« Le ministère des Affaires sociales prépare-t-il le démantèlement des diplômes d’Etat en travail social ? » C’est la question que l’ANAS (Association nationale des assistants de service social) souhaite, sans détour, poser à la ministre Marisol Touraine, à qui elle demande audience. A l’origine de sa mobilisation : le projet de refonte de l’architecture des diplômes en travail social, objet d’une réflexion confiée en décembre dernier à un groupe de travail de la CPC (commission professionnelle consultative) du travail social et de l’intervention sociale. Avant que celui-ci ne soit mandaté, la commission avait, en septembre 2013, produit un premier document de travail qui provoque l’ire de l’association.

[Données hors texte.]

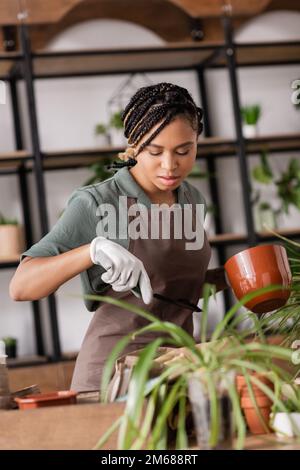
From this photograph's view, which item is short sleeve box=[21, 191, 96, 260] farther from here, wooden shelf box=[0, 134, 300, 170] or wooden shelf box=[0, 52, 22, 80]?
wooden shelf box=[0, 52, 22, 80]

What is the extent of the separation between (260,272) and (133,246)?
22.6 inches

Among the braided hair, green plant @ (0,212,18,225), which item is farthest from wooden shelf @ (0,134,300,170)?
the braided hair

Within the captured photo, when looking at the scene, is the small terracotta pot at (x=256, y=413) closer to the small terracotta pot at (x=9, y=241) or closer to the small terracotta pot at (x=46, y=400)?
the small terracotta pot at (x=46, y=400)

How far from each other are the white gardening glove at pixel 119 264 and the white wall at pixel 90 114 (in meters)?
2.88

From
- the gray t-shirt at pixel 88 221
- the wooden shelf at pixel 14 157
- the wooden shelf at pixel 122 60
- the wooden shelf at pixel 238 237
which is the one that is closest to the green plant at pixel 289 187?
the wooden shelf at pixel 238 237

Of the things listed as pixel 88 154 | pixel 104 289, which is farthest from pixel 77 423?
pixel 88 154

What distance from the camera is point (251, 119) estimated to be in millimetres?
4707

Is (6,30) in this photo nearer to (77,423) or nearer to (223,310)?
(223,310)

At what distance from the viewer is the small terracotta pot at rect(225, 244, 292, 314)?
177 cm

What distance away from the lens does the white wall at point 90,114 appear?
15.4 ft

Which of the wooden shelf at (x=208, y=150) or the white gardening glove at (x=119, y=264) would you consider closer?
the white gardening glove at (x=119, y=264)
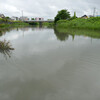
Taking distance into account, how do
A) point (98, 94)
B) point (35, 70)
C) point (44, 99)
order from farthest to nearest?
point (35, 70)
point (98, 94)
point (44, 99)

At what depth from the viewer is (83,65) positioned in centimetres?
772

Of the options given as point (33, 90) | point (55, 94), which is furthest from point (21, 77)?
point (55, 94)

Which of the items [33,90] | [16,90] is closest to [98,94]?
[33,90]

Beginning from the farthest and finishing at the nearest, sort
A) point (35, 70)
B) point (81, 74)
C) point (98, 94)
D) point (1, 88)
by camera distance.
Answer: point (35, 70) → point (81, 74) → point (1, 88) → point (98, 94)

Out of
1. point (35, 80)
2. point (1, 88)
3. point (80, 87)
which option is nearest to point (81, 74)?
point (80, 87)

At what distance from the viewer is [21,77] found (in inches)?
234

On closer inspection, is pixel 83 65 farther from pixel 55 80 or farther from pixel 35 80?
pixel 35 80

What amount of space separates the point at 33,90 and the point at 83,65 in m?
4.50

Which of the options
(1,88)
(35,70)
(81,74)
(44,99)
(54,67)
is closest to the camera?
(44,99)

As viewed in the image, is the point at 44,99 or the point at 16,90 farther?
the point at 16,90

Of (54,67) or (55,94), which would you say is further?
(54,67)

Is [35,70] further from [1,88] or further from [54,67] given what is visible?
[1,88]

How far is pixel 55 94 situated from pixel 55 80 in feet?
3.62

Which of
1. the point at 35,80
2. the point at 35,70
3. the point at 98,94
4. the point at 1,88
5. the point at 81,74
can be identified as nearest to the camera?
Answer: the point at 98,94
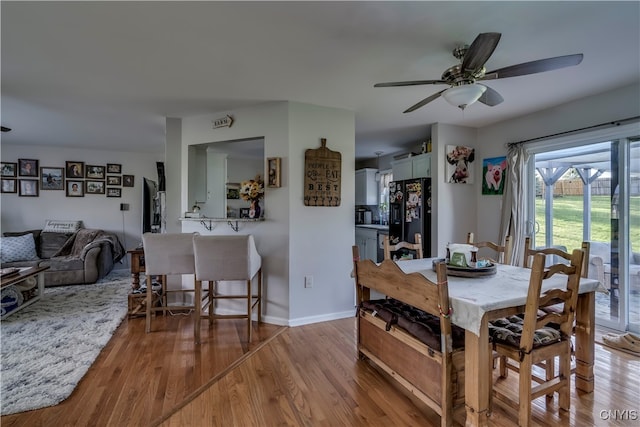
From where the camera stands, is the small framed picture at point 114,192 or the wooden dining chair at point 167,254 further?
the small framed picture at point 114,192

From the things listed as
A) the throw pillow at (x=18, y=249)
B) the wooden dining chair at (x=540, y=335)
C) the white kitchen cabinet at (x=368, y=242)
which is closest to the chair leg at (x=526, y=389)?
the wooden dining chair at (x=540, y=335)

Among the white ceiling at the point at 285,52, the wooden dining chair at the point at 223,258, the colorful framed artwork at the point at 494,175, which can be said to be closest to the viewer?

Après avoir rappelé les objectifs de la réforme – le maintien du caractère générique des diplômes, l’alternance intégrative comme fondement pédagogique, la lisibilité de l’offre de certification, la fluidité des parcours et le renforcement de la culture commune aux professionnels –, la note de la CPC, présentée comme un support au débat, propose de retenir une dénomination générique par niveau de diplôme (« dirigeant ou expert en travail social », « travailleur social », « technicien en travail social »…), d’instaurer un socle commun (50 % du cursus) par niveau, une spécialisation et des approfondissements par type de parcours (dépendance, handicap…). Dans cette perspective, les formations nécessitant trois années d’études seraient reconnues au grade licence. L’un des deux scénarios présentés, s’inspirant particulièrement des réflexions de l’Unaforis (Union nationale des associations de formation et de recherche en intervention sociale), privilégie l’enseignement d’une spécialité qui reprendrait l’intitulé des diplômes actuels (1), tandis qu’un autre préconise des spécialités par fonction (« ingénierie et expertise », « accompagnement social », « accompagnement éducatif »…)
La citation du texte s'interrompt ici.